Heights: How much film of last season have you watched?
Jim Christian: None, I won’t watch one clip. It’s got nothing to do with me. I mean that sincerely, what am I going to watch film for? I don’t play that way. Everybody plays differently and looks for different things. I don’t want to have any prejudgments. They’re going to show me what they have when they’re out here. I really don’t care about that.
I am torn with this answer. In some ways, I respect that Coach Christian has the confidence to do things his way and isn’t interested in looking to the past in order to diagnose future problems. However, this answer also alludes to a greater point around Coach Christian’s attitude: I get the feeling through this interview that he thinks the main problem with this team was effort and attitude. That Big Bad Jim is going to walk through those doors and change the way BC Basketball does business. Similar to Coach Addazio and the football team.
I hope he’s right. I just don’t think he is.
I felt like the team played hard and wanted to win for Coach Donahue. I think he was the worst Xs and Os basketball coach I’ve ever watched closely and I think he miscalculated how tough rebounding and frontcourt defense was in the ACC.

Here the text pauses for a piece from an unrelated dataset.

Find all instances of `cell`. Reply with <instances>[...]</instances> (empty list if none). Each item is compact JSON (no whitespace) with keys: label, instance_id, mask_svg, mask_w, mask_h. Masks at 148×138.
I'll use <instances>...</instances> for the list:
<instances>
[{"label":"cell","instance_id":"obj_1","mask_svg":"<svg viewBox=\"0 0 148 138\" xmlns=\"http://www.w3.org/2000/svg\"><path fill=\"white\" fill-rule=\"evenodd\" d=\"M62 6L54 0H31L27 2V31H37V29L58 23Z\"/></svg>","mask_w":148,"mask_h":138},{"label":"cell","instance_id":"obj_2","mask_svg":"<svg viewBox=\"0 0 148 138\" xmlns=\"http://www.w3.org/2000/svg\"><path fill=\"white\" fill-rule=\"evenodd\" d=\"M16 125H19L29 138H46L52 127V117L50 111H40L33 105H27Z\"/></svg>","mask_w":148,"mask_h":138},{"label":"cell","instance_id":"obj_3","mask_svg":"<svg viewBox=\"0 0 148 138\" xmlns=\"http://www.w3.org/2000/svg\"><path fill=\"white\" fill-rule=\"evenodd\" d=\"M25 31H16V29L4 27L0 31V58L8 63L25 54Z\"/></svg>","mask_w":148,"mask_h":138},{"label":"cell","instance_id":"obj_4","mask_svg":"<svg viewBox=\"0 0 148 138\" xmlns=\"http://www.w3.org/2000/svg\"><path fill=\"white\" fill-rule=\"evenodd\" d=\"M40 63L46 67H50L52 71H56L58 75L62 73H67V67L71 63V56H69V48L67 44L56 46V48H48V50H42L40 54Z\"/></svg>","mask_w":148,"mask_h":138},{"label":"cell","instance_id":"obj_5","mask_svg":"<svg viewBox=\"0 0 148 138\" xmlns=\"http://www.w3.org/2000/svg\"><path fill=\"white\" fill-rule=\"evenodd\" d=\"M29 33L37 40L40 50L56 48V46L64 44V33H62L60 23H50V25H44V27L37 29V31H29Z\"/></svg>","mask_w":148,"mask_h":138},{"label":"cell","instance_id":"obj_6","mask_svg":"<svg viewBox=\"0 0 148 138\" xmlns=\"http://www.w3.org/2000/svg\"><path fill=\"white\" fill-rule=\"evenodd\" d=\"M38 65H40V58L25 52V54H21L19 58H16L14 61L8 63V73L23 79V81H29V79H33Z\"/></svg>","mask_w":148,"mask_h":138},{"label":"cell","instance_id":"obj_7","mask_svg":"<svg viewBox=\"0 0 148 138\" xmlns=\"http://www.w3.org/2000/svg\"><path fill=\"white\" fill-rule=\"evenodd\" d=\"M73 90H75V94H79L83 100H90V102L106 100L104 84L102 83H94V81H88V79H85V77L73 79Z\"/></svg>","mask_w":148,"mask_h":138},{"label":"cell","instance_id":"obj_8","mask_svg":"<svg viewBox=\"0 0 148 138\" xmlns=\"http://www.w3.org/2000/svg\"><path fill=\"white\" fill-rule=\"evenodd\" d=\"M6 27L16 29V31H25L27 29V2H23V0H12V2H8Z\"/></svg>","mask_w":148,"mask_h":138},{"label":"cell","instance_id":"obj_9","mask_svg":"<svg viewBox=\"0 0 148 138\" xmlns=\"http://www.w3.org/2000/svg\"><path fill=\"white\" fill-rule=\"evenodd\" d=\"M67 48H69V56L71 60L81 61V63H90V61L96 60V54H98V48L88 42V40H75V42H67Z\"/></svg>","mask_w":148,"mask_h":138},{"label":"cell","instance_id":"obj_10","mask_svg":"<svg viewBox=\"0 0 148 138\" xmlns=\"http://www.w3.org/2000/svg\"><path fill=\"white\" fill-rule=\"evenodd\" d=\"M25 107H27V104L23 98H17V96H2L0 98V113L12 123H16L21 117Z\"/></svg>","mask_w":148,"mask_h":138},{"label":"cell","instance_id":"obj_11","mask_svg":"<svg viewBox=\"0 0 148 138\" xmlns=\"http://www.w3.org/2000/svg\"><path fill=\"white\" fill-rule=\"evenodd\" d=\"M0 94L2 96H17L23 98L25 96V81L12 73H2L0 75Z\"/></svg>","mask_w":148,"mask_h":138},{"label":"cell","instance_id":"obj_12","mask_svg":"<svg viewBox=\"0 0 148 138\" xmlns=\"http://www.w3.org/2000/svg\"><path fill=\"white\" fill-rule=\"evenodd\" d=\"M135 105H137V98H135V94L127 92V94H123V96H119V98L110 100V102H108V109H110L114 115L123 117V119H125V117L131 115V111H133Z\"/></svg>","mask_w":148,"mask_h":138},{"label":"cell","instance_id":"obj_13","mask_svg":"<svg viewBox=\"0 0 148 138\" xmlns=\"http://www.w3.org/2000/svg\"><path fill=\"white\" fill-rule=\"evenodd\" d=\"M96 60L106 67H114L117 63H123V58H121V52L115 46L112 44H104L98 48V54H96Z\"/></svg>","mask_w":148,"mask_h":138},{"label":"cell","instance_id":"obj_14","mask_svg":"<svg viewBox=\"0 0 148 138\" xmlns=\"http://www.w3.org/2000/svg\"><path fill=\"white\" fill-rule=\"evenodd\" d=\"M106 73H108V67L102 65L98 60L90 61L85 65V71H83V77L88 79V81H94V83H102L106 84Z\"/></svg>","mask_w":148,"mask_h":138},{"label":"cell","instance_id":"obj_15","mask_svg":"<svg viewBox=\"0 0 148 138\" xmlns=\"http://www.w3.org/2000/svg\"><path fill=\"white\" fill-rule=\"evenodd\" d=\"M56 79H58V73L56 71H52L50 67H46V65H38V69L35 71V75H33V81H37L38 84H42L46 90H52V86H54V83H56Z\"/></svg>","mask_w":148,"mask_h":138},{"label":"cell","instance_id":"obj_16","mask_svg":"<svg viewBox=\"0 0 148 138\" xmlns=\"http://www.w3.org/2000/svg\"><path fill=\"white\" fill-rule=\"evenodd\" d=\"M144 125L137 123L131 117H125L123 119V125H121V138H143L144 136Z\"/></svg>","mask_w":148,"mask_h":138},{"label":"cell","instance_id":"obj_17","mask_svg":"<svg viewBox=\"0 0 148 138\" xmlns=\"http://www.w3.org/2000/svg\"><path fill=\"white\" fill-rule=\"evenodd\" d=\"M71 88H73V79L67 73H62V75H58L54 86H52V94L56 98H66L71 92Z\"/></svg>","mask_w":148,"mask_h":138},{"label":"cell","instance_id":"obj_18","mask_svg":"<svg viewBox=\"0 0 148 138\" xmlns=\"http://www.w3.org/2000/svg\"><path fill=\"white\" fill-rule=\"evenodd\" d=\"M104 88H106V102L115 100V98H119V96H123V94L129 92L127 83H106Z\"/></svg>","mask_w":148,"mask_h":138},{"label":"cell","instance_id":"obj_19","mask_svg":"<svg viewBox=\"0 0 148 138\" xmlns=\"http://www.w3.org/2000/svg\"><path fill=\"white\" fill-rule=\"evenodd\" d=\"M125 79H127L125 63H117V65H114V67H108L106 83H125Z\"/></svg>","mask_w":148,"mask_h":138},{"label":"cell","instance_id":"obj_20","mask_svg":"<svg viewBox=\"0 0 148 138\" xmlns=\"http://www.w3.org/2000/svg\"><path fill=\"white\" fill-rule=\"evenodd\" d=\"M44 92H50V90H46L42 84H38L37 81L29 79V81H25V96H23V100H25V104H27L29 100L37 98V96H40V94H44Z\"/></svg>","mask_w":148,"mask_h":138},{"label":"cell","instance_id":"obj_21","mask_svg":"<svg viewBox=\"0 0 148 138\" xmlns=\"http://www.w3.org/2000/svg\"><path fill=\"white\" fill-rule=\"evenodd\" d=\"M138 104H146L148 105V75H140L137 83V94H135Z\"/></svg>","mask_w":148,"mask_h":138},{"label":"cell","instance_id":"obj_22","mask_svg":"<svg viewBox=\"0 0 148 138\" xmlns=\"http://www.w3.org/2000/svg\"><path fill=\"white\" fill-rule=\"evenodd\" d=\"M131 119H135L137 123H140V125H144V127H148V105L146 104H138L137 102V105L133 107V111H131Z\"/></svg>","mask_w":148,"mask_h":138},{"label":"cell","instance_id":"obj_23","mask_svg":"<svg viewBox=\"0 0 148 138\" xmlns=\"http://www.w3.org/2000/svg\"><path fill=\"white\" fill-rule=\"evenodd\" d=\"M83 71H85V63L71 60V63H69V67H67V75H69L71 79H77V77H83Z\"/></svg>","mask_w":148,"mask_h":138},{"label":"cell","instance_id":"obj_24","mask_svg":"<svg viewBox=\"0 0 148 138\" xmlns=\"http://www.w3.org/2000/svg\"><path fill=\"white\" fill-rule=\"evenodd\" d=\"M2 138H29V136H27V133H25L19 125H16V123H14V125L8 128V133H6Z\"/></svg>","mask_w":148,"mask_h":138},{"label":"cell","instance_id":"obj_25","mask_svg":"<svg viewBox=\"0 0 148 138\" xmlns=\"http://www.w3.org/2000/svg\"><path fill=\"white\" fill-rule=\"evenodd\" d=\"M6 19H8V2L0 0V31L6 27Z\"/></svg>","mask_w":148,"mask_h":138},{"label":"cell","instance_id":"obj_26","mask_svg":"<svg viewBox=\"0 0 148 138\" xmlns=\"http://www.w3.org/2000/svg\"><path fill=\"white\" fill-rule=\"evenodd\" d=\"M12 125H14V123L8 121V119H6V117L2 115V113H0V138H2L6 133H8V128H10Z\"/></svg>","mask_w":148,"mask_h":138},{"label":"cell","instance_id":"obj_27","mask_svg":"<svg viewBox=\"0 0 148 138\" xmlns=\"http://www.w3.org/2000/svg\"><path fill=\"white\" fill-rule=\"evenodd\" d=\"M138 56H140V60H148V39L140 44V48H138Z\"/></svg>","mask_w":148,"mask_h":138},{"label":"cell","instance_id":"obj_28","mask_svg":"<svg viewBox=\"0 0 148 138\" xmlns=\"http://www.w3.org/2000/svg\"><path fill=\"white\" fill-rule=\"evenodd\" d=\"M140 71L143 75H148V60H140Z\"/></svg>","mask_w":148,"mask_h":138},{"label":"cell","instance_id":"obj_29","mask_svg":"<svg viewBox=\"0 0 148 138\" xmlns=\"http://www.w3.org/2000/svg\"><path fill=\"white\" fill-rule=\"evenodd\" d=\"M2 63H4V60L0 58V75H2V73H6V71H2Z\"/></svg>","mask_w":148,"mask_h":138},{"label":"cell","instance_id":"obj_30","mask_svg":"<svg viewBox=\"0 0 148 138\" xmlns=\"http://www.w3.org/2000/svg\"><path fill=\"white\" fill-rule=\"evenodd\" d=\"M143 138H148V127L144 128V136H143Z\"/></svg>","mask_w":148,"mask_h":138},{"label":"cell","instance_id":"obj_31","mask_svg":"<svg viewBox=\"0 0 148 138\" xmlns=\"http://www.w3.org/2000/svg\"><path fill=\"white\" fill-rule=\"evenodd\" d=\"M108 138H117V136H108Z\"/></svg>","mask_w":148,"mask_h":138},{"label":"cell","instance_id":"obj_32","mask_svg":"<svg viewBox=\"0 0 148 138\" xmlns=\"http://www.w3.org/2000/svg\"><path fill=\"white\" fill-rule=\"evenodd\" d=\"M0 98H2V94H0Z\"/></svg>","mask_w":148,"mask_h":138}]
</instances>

These are scheme and personnel problems, not effort and attitude problems. Teaching Eddie Odio when to slide over on pick and rolls is not the only thing that is going to make BC Basketball relevant.
Heights: So you’re not watching any film of last year, but you’ve mentioned before that this team has to get better defensively. Do you think it’s just focusing on effort and positioning and things like keeping your man in front that will solve those issues?
Jim Christian: I think it’s just emphasis. It’s like anything else, you only become better when you really emphasize something. We have to get this group to buy into not accepting that anymore. I think our standard of what we expect from each other has got to be raised. It’s nothing technical. It’s all effort, attitude, and heart. They all know how to play. It’s not like we got out-schemed and they were dunking on us left and right. I know Steve and his staff spent an unbelievable amount of time on preparation, so now it’s mentality. What is the mentality? Can we take the drill and put it into live play? So it’s more of a competitive thing.
So what we do do, is we play a ton of one-on-one live now. And that’s what we’ll show today. Look at your effort, look at your positioning, look what you did here. There’s some technique things, but there’s more of a mentality thing and that’s where it starts. It starts with our individual ability to play the ball and then everybody else is understanding positioning-wise from there. Any good defensive team in the country, that’s what they do. And if we want to become a much better defensive team then we better understand and emphasize that right now. It’s emphasizing the competitive nature of it, the technique of it with the terminology with which we do, and putting that together with the hungriness of the team.
Coach Christian and I have a serious difference of opinion here. Now he happens to coach a Division 1 Basketball team and I happen to eat lots of fast food. But fixing this team is going to take more than positioning. When you are attempting to defend 5 star recruits with 3 star recruits, it takes a little creativity. You have to use your cognitive advantage to your ability. If Coach Christian’s philosophy is to out-man, out-technique and out-body UNC and Duke, his stay in the ACC might be a short one.
Anyways, read the entire interview and make your own judgments. He also goes on a nice rant about not needing to be the one to recruit students to go to the games. I may be putting too much stock into one interview, but his first go-around did not pass my litmus test. I am excited that he wants to make an attitude change but it’s going to take a lot more than “try harder.”
If I’m wrong, only then will the true scale of Coach Donahue’s ineptitude be realized.